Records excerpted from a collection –
........

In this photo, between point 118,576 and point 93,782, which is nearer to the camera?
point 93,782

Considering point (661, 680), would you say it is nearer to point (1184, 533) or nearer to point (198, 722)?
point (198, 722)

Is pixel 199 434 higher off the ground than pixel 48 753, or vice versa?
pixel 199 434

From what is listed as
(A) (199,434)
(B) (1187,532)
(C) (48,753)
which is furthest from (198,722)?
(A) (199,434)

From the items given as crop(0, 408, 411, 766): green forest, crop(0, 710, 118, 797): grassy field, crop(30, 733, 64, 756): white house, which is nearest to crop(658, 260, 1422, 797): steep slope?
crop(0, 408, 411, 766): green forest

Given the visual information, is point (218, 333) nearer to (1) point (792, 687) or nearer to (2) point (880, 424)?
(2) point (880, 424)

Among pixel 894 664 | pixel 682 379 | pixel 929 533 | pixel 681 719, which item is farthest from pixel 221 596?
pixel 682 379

........

Turn every line of the data above into a JSON list of strings, with one string per line and no entries for blank lines.

Result for this exercise –
[
  "In this photo, between point 118,576 and point 93,782, which is nearer to the camera?",
  "point 93,782",
  "Considering point (661, 680), would you say it is nearer to point (1184, 533) or nearer to point (198, 722)?",
  "point (198, 722)",
  "Is pixel 199 434 higher off the ground than pixel 48 753, or vice versa?",
  "pixel 199 434",
  "From what is listed as",
  "(A) (199,434)",
  "(B) (1187,532)",
  "(C) (48,753)",
  "which is furthest from (198,722)?",
  "(A) (199,434)",
  "From the items given as crop(0, 408, 411, 766): green forest, crop(0, 710, 118, 797): grassy field, crop(30, 733, 64, 756): white house, which is nearest to crop(658, 260, 1422, 797): steep slope?",
  "crop(0, 408, 411, 766): green forest",
  "Given the visual information, is point (218, 333) nearer to (1) point (792, 687) or nearer to (2) point (880, 424)?",
  "(2) point (880, 424)",
  "Among pixel 894 664 | pixel 682 379 | pixel 929 533 | pixel 681 719, which item is farthest from pixel 221 596?",
  "pixel 682 379"
]